Given the entries below, would you transcribe exactly the lines starting at the one with "Hotel Toledano Ramblas" and ending at the one with "N-棕榈酰<em>甘氨酸</", both kept, pictures omitted, nothing extra?

EXCERPTED DATA =>
[Start of Attachment]

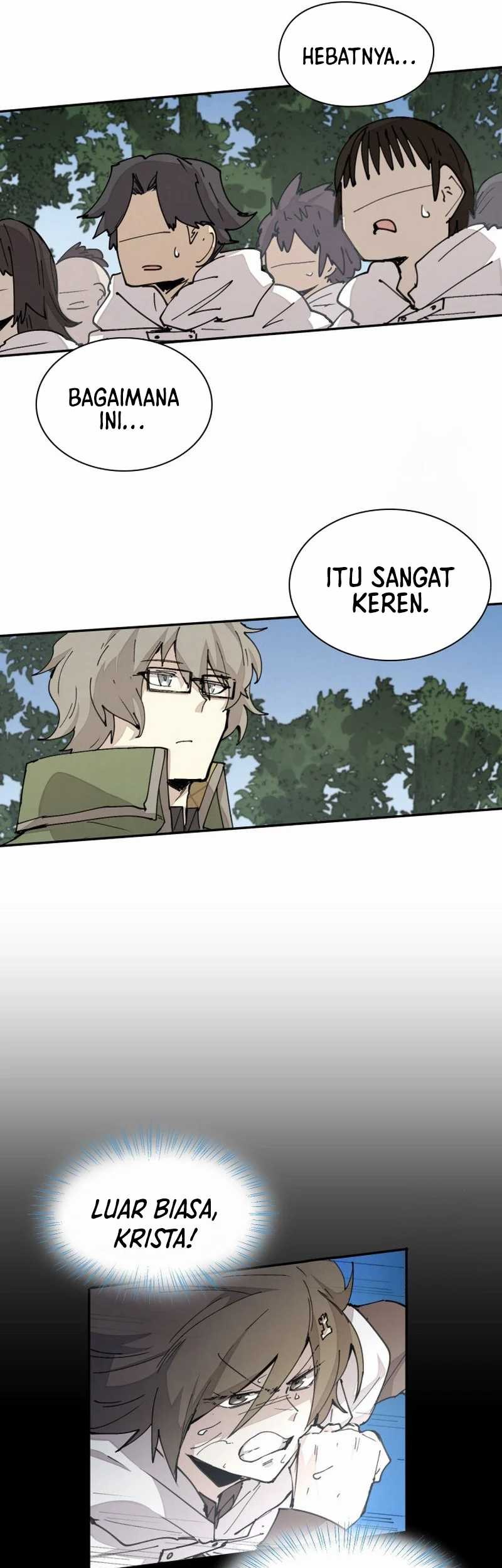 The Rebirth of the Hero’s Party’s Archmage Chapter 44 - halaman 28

[End of Attachment]
[Start of Attachment]

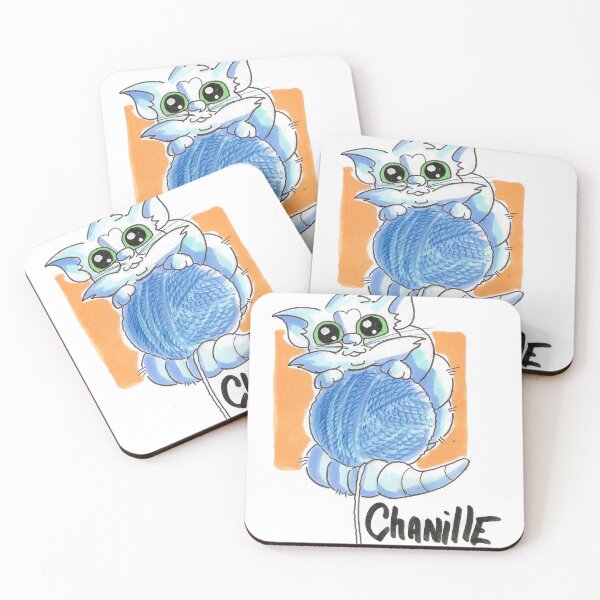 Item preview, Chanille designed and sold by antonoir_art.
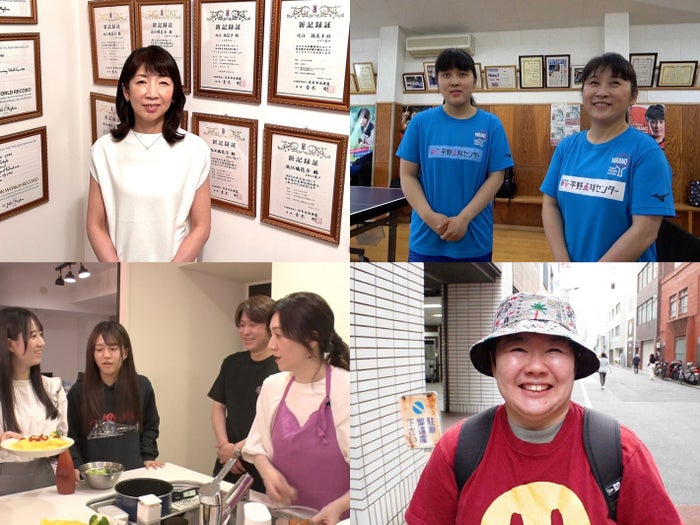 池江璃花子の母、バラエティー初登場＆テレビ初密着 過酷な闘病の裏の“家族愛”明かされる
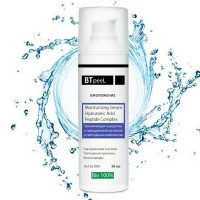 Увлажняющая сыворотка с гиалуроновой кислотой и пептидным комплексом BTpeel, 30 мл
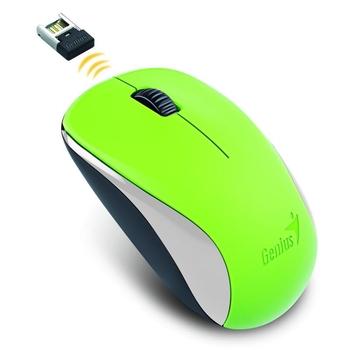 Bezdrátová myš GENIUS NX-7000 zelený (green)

[End of Attachment]
[Start of Attachment]

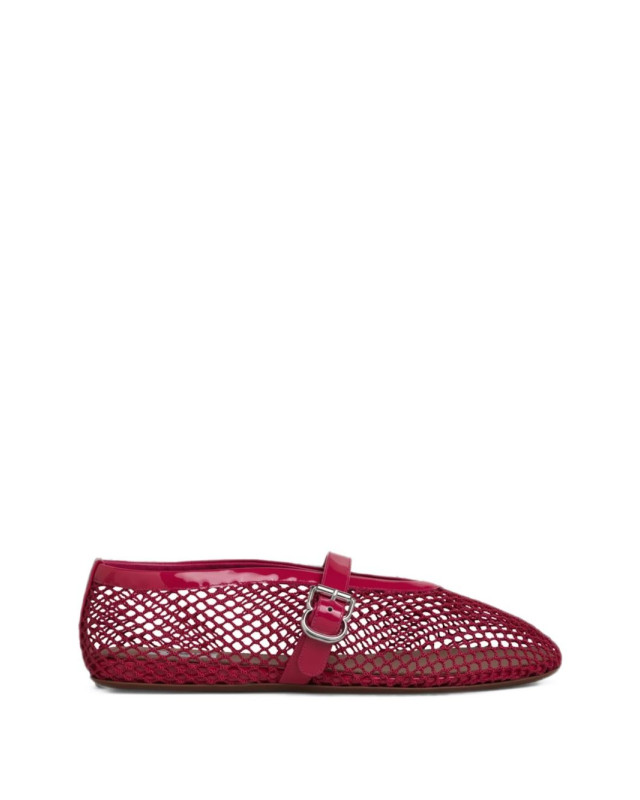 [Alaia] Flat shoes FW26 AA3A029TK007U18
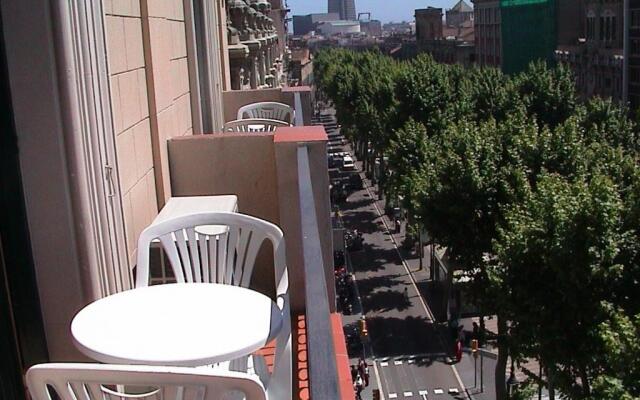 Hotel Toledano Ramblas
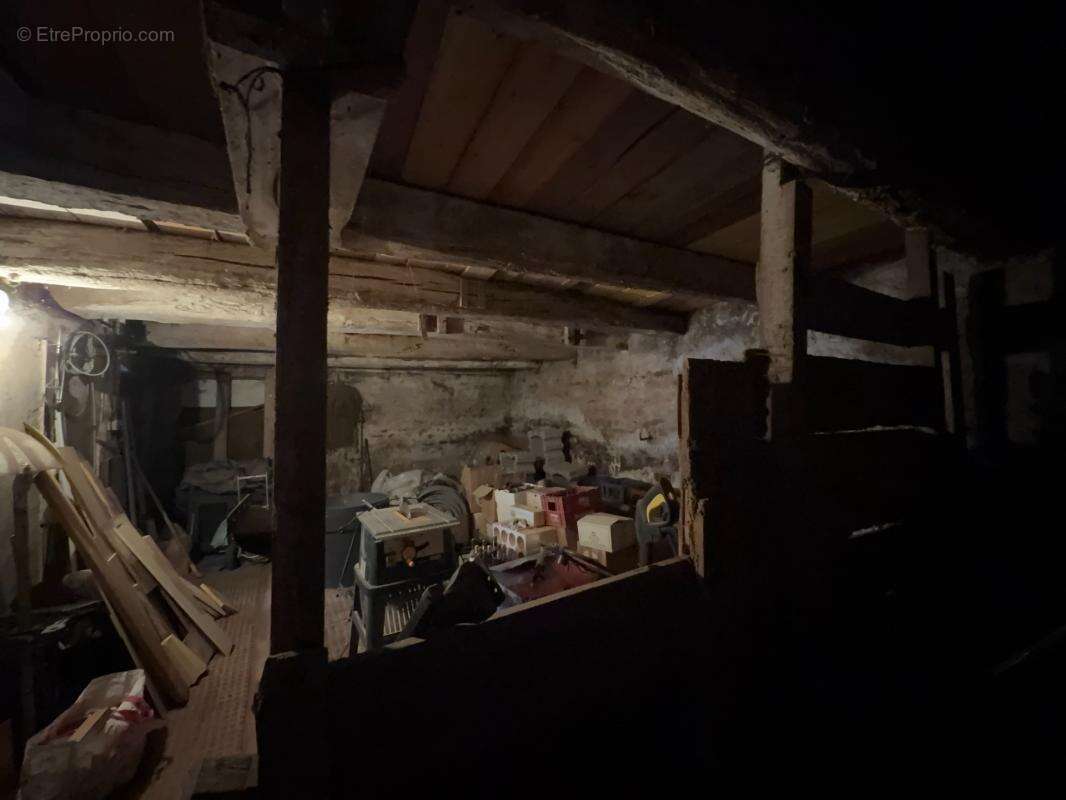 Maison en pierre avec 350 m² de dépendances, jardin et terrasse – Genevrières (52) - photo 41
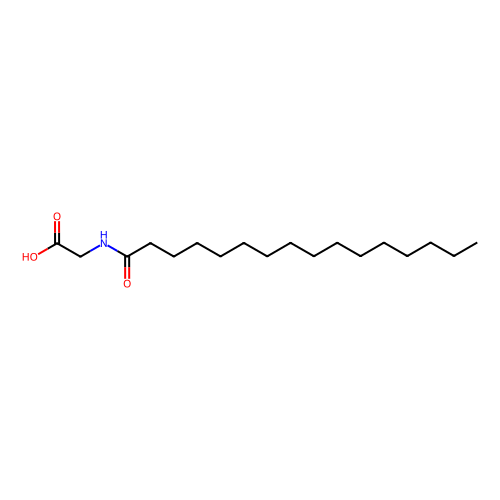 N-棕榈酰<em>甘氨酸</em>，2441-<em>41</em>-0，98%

[End of Attachment]

REPLY TO THE EXERCISE =>
 Hotel Toledano Ramblas
 Maison en pierre avec 350 m² de dépendances, jardin et terrasse – Genevrières (52) - photo 41
 N-棕榈酰<em>甘氨酸</em>，2441-<em>41</em>-0，98%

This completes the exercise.